- **GIVEN PASSAGE**

┌──

Designing for iOS: Taming UIButton - kaishin
http://robots.thoughtbot.com/post/33427366406/designing-for-ios-taming-uibutton
======
andymatuschak
It's really worth noting that there are substantial performance ramifications
to your choice here, in terms of CPU time for generation, memory usage, I/O,
and GPU time for rendering.

The resizable image background technique will be the fastest option (provided
you don't need to programmatically tweak the appearance). Next would be the
full-sized background (which needlessly wastes memory). Then the CG-based
approach, which could actually perform better than the full-sized background
if you had generated a resizable image—the technique presented here needlessly
wastes memory and CPU time by generating a full-width image. But it will still
perform worse in basically all cases than the resizable-image-from-disk
technique, so you would only want to do that if the parameters need to be
tweaked at runtime.

└──

- **THE INPUT**

┌──

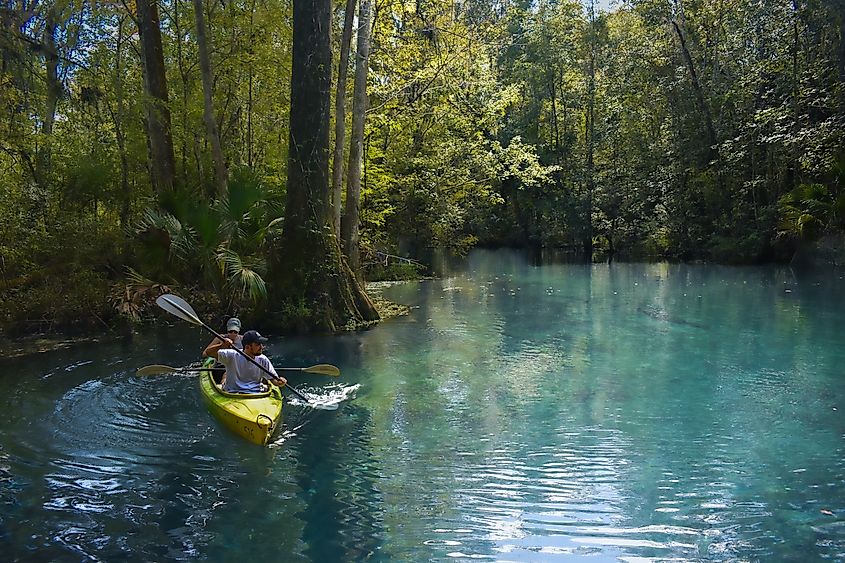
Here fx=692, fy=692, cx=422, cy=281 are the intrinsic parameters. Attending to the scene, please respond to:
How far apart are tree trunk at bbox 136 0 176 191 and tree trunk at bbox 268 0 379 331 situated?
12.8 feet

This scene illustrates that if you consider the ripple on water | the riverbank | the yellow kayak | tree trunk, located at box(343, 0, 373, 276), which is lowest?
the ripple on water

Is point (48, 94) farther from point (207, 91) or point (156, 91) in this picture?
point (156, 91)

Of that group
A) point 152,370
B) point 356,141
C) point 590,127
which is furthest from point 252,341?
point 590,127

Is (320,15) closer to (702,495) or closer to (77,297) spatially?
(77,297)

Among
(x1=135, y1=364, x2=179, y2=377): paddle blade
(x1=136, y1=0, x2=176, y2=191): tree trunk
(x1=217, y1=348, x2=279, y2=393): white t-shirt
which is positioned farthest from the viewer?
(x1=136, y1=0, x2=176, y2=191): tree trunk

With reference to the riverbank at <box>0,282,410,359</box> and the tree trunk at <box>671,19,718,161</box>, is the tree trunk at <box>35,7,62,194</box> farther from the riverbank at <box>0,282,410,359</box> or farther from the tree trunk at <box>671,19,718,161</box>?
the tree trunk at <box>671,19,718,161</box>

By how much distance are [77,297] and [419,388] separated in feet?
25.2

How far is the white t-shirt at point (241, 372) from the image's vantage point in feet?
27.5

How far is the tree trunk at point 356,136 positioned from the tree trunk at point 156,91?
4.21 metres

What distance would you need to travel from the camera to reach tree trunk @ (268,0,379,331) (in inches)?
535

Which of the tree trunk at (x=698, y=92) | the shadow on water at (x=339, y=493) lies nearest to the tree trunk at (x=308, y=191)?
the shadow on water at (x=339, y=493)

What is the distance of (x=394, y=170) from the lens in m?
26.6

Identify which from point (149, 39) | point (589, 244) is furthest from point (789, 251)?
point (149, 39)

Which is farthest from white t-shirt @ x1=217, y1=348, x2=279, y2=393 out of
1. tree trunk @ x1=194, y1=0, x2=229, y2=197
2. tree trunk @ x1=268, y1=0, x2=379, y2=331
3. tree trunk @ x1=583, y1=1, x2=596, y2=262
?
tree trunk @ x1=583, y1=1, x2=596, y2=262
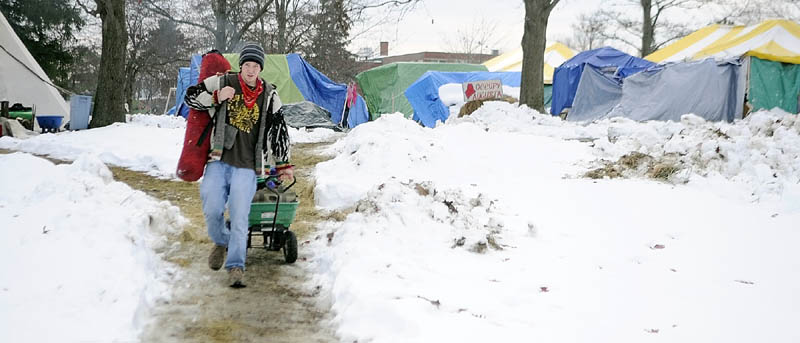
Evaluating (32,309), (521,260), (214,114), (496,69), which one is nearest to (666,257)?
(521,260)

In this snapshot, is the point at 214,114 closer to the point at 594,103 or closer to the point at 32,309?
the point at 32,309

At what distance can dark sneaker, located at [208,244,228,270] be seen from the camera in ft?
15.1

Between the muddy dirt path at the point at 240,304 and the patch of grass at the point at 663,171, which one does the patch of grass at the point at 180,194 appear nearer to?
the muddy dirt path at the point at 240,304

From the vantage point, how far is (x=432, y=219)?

└──

- **PROMPT 1**
According to the UIButton comment, which background technique will be the fastest option?
- **PROMPT 2**
Count the lines of the listing that contain the string "feet", treating case as significant, and reply with the number alone.
The comment on UIButton design and the listing are unrelated pieces of material.

- **RIGHT ANSWER 1**
The resizable image background technique.

- **RIGHT ANSWER 2**
3